Libyan Flight Hijackers Surrender, Malta's Prime Minister Declares

AAW209 Flight path
The flight path of the aircraft, flying internally in Libya, which is suspected of being involved in a hijack. The flight was diverted to Malta, the island's leader tweeted. FlightRadar24

Updated | Two hijackers who diverted an internal Libyan flight to Malta Friday and threatened to blow up the aircraft with hand grenades have surrendered, Malta's prime minister has confirmed.

"Hijackers surrendered, searched and taken in custody," Joseph Muscat tweeted.

The Airbus A320 belongs to state-owned airline Afriqiyah Airways. It had 118 people on board, including seven crew, Muscat said in an earlier tweet. There were 82 men, 28 women and one child on board. He said they had all departed the aircraft safely.

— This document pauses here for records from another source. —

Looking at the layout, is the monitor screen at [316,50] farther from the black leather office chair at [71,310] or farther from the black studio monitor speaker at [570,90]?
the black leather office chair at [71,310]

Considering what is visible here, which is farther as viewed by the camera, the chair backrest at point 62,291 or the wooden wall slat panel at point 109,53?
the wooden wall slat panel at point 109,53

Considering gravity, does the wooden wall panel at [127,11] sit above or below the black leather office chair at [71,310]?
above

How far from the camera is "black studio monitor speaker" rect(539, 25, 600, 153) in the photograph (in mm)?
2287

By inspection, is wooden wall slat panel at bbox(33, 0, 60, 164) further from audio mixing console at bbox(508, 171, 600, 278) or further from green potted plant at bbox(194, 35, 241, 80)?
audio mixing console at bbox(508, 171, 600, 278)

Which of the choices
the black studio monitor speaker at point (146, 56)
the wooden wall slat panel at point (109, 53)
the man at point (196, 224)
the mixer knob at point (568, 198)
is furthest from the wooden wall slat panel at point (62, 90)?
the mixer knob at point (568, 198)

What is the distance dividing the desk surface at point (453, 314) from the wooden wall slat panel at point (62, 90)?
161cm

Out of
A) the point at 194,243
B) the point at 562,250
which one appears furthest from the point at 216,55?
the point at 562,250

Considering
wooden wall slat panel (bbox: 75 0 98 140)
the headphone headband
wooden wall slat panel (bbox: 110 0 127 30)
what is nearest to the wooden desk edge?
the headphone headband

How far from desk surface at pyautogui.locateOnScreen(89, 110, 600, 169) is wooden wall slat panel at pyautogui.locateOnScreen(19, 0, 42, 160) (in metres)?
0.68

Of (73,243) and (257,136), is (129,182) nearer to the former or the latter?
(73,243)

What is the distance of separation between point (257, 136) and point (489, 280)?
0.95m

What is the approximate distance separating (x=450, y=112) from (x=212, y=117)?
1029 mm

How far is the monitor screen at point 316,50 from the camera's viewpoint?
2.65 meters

The flight, code AAW209, was traveling from the southern city of Sabha to the Libyan capital, Tripoli. Muscat had earlier said that he had been "informed of potential hijack situation of a Libya internal flight diverted to Malta."

Maltese state television TVM initially said two hijackers on board possessed hand grenades and threatened to use them. Their motivations, despite their surrender, remain unclear.

The Malta airport authority said all emergency teams were deployed to what it called an "unlawful interference" at the airport.

The flight, code AAW209, was traveling from the southern Libyan city of Sabha to the Libyan capital, Tripoli, Maltese news site the Times of Malta reported.

The Times of Malta said that the hijackers claimed to be supporters of former Libyan dictator Colonel Muammar Qaddafi, killed at the height of the Arab Spring in October 2011 by Libyan rebels. Their demands remain unclear.

The North African country has been in a state of flux since his removal, with militias and jihadist groups vying for control of territory and power. The Islamic State militant group (ISIS) captured the central coastal city of Sirte in 2015 but lost its only bastion in the country last month to forces supporting the U.N.-backed government in the country.

A rival authority rules in the country's far-east, supported by the forces of former Libyan general Mashal Khalifa Haftar, claiming the U.N.-backed government to be illegitimate. Haftar's forces have been battling jihadists in the eastern city of Benghazi.